What is Privacy?

What is Privacy?

It may be easier than you think to glean personal information from 'anonymous' data

Vivek Singh
Vivek Singh's research paper on credit card metadata dispels the belief that anonymous personal data is truly private.
Photo: Carol Peters
If you still believe your personal credit information is truly private, newly released research by a Rutgers professor may lead you to reconsider.

Rutgers Today spoke with Vivek Singh, assistant professor of Library and Information Science in the School of Communication and Information, about his paper, “Unique in the Shopping Mall: On the Reidentifiability of Credit Card Metadata.” Published Jan. 30, 2015 in Science, the study focused on the question: “Out of an anonymous set of credit card data from millions of people, how easily can you find one person?” The main finding: Information gleaned from just four transactions can uniquely identify a person most of the time (90 percent).

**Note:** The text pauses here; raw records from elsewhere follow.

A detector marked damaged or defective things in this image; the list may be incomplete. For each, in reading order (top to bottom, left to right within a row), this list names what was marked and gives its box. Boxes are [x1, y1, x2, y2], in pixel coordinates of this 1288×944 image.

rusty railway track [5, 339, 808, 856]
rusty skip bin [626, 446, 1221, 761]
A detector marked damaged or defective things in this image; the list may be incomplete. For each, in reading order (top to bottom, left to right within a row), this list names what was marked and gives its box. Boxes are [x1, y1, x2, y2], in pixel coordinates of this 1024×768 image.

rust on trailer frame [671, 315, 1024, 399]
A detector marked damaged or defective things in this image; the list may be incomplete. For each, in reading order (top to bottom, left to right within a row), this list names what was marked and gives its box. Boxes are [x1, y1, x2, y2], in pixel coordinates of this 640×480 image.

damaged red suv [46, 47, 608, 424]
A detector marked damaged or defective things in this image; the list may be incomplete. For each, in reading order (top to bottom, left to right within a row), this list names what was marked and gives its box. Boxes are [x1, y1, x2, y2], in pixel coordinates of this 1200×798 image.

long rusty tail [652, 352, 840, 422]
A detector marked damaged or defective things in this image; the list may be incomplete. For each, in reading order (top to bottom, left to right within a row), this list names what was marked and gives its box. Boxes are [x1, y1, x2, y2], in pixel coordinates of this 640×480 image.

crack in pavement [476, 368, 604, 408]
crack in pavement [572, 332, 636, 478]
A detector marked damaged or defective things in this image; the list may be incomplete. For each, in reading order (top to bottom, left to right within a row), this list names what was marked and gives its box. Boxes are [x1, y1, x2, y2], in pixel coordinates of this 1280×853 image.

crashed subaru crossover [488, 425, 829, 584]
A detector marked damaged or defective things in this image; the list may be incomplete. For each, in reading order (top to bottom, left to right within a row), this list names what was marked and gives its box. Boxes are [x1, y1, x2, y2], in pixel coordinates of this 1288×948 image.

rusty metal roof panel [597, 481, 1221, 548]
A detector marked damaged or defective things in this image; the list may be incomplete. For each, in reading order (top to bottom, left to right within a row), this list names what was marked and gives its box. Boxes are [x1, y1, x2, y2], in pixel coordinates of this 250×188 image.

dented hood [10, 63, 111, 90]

The anonymous set of credit card data from 1.1 million transactions considered in the study did not include any names, account numbers or addresses – anything that would be considered an easy identifier. Removing such obvious identifiers is required by the U.S. Privacy Act and the European Union Data Privacy Directive. However, this study shows that it is possible to reidentify users quite easily even after removing information such as names and account numbers.

The paper, as Singh explains, shows why “we need to rethink the ideas we have about privacy."

Singh began working on this research with his colleagues while he was a postdoctoral fellow at MIT Labs. He also is currently a visiting professor at MIT.

What are the implications of your finding that it’s relatively easy to identify a person who thinks he’s anonymous?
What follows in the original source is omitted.